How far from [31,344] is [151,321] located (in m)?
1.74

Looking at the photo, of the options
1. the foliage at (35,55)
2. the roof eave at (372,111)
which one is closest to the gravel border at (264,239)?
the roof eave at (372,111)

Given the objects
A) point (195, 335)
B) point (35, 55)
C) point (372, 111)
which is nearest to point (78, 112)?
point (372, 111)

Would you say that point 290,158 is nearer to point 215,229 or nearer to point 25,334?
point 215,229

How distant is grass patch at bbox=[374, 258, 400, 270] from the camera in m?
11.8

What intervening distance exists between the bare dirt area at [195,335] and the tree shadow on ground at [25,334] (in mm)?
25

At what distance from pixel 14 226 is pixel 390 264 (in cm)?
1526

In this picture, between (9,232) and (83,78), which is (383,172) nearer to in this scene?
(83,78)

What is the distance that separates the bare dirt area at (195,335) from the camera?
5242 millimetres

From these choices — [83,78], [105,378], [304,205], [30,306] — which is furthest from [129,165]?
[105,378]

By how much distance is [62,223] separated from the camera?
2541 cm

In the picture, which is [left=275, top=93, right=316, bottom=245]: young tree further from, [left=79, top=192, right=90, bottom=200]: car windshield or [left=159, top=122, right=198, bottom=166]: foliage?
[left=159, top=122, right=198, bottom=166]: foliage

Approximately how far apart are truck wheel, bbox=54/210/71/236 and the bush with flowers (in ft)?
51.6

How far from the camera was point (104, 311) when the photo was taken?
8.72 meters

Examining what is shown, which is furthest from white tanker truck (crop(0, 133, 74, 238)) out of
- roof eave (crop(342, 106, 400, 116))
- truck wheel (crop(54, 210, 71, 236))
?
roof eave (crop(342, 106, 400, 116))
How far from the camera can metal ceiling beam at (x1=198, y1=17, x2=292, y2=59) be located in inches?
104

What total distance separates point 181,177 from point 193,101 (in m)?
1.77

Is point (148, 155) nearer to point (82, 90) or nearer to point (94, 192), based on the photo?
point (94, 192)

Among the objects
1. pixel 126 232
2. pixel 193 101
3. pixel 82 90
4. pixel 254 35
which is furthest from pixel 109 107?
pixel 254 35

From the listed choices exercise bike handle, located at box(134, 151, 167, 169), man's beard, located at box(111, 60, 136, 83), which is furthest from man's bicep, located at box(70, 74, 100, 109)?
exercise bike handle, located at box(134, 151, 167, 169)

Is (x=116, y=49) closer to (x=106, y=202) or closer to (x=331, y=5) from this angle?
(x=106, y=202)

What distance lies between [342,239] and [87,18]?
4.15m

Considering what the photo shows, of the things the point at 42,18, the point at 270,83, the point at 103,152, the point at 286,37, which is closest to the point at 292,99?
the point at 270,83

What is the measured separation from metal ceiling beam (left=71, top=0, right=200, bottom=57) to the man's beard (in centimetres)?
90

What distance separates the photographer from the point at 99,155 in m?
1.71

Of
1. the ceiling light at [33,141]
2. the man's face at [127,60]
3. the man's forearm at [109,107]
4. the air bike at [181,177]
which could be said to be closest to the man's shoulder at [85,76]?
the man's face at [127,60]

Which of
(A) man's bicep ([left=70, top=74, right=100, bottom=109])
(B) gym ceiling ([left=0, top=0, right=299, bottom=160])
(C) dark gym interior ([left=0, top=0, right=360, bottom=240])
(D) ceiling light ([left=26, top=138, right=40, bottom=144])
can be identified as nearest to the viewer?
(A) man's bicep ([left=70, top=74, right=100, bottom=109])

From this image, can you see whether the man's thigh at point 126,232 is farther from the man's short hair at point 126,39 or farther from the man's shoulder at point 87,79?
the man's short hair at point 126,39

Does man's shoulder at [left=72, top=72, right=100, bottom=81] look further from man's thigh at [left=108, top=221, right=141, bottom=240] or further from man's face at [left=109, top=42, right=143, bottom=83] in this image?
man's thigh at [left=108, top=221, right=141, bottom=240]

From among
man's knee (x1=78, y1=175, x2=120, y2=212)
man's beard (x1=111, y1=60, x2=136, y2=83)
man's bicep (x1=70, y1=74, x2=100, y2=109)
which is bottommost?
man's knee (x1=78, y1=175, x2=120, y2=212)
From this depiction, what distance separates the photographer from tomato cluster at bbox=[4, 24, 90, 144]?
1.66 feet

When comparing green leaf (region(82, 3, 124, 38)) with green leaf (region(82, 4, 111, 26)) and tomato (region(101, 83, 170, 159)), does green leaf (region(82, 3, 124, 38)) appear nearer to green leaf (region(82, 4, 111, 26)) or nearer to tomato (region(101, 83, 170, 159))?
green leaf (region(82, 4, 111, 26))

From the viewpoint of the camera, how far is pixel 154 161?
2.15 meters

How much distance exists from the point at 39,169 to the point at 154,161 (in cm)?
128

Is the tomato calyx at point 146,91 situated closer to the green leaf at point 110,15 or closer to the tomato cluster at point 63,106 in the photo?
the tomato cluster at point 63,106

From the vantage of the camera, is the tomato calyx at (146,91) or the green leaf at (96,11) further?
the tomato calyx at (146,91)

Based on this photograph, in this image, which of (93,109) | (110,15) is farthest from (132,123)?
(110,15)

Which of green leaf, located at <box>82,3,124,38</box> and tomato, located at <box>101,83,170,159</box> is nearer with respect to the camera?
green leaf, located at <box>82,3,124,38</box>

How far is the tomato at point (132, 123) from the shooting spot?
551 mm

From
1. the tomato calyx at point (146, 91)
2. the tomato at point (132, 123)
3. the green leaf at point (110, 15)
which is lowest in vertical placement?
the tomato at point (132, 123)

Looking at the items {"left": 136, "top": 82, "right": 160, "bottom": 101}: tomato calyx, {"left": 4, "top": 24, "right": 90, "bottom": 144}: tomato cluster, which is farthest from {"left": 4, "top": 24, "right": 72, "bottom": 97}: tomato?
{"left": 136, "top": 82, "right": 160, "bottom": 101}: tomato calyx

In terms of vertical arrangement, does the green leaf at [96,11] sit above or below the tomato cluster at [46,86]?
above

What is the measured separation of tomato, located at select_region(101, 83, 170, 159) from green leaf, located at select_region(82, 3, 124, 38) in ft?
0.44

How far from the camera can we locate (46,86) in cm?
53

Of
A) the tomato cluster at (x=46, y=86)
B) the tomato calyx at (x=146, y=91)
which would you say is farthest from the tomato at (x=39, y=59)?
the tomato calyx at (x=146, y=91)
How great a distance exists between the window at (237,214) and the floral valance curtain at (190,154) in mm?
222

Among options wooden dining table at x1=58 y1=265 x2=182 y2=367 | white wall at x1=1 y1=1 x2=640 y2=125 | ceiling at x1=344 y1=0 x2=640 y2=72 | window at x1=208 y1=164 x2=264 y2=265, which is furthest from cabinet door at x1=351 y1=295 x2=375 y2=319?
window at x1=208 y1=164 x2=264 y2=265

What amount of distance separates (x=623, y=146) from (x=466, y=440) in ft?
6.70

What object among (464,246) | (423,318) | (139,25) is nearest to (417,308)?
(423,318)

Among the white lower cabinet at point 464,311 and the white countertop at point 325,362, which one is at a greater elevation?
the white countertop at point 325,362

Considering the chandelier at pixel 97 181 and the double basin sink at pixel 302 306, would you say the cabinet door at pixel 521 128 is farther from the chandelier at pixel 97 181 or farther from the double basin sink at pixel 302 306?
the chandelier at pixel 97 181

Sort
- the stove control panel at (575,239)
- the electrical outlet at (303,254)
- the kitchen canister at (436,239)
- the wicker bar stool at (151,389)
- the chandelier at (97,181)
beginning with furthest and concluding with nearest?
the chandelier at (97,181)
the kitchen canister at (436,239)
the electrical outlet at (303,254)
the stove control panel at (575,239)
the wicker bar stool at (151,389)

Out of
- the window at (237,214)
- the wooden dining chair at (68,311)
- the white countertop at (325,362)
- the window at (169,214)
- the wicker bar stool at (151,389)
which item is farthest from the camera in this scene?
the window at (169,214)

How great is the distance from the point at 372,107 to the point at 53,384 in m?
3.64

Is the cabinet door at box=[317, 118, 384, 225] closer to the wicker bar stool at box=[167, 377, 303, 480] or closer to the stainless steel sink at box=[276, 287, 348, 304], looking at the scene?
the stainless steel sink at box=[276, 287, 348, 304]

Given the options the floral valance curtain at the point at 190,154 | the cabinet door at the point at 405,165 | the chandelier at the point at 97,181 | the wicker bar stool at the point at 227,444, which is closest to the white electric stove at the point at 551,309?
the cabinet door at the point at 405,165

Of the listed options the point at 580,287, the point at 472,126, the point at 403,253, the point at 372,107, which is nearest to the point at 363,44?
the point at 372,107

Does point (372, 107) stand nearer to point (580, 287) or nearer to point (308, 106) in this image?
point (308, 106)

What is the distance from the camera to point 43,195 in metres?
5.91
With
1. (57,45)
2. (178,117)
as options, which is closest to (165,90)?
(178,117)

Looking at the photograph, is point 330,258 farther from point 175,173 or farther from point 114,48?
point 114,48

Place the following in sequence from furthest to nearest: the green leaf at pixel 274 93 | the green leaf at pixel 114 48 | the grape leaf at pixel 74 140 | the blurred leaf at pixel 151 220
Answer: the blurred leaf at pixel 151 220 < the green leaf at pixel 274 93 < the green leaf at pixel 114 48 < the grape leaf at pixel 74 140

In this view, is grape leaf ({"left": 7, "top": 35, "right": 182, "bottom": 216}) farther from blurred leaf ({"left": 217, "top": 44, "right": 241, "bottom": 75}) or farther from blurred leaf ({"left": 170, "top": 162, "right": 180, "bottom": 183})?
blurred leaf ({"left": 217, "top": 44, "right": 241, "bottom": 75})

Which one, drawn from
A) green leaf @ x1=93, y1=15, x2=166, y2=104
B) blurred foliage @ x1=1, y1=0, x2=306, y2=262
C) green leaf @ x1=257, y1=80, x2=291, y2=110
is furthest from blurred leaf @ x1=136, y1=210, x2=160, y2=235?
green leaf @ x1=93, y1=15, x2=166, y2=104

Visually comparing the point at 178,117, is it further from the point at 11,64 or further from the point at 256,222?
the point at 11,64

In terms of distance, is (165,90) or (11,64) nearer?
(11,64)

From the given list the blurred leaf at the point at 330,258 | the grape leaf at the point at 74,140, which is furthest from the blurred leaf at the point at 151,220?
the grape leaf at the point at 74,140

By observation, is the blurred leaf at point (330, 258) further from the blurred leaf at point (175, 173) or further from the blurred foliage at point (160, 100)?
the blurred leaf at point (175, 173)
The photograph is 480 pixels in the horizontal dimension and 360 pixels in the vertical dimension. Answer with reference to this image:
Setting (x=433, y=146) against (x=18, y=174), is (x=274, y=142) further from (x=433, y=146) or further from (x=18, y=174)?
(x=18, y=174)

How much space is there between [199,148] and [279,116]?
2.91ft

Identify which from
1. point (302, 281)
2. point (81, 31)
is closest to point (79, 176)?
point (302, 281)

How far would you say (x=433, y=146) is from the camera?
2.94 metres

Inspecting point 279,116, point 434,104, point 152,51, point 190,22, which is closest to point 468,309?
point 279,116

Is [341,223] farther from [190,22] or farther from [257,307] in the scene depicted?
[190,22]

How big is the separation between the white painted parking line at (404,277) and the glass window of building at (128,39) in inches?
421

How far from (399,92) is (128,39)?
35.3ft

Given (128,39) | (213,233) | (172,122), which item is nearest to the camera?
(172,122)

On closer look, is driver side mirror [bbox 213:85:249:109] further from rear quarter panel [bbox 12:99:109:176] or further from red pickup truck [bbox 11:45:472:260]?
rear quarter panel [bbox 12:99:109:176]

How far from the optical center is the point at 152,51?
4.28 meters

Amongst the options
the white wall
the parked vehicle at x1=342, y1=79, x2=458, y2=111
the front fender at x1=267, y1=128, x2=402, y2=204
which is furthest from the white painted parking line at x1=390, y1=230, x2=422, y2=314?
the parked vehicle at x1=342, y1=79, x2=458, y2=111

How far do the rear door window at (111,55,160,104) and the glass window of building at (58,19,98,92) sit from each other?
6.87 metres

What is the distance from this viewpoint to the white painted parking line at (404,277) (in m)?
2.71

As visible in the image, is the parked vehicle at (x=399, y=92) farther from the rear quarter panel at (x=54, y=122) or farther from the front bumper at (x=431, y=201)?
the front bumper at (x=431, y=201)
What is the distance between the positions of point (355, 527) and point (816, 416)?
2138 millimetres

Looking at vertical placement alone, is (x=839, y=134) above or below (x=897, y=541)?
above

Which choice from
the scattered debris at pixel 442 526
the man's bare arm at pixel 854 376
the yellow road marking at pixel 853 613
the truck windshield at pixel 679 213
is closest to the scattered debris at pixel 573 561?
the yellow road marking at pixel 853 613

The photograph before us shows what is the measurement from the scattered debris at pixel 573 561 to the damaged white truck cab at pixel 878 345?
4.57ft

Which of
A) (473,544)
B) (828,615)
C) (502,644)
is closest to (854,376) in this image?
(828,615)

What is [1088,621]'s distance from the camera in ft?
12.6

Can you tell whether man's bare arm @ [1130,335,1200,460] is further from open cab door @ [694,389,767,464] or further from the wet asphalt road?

◇ ◇ ◇

▶ **Task objective**
Present the lines of the rows from the line that contains "How far from the optical" through the line that contains "2138 millimetres" as a Markdown table with two columns, No. and Text, numbering each line and leaving out blank lines.

▶ **Output for this exercise**
| No. | Text |
|---|---|
| 1 | How far from the optical center is the point at 152,51? |
| 2 | 4.28 meters |
| 3 | Amongst the options |
| 4 | the white wall |
| 5 | the parked vehicle at x1=342, y1=79, x2=458, y2=111 |
| 6 | the front fender at x1=267, y1=128, x2=402, y2=204 |
| 7 | which is furthest from the white painted parking line at x1=390, y1=230, x2=422, y2=314? |
| 8 | the parked vehicle at x1=342, y1=79, x2=458, y2=111 |
| 9 | How far do the rear door window at (111,55,160,104) and the glass window of building at (58,19,98,92) sit from each other? |
| 10 | 6.87 metres |
| 11 | What is the distance from this viewpoint to the white painted parking line at (404,277) (in m)? |
| 12 | 2.71 |
| 13 | As visible in the image, is the parked vehicle at (x=399, y=92) farther from the rear quarter panel at (x=54, y=122) or farther from the front bumper at (x=431, y=201)? |
| 14 | the front bumper at (x=431, y=201) |
| 15 | What is the distance between the positions of point (355, 527) and point (816, 416)? |
| 16 | 2138 millimetres |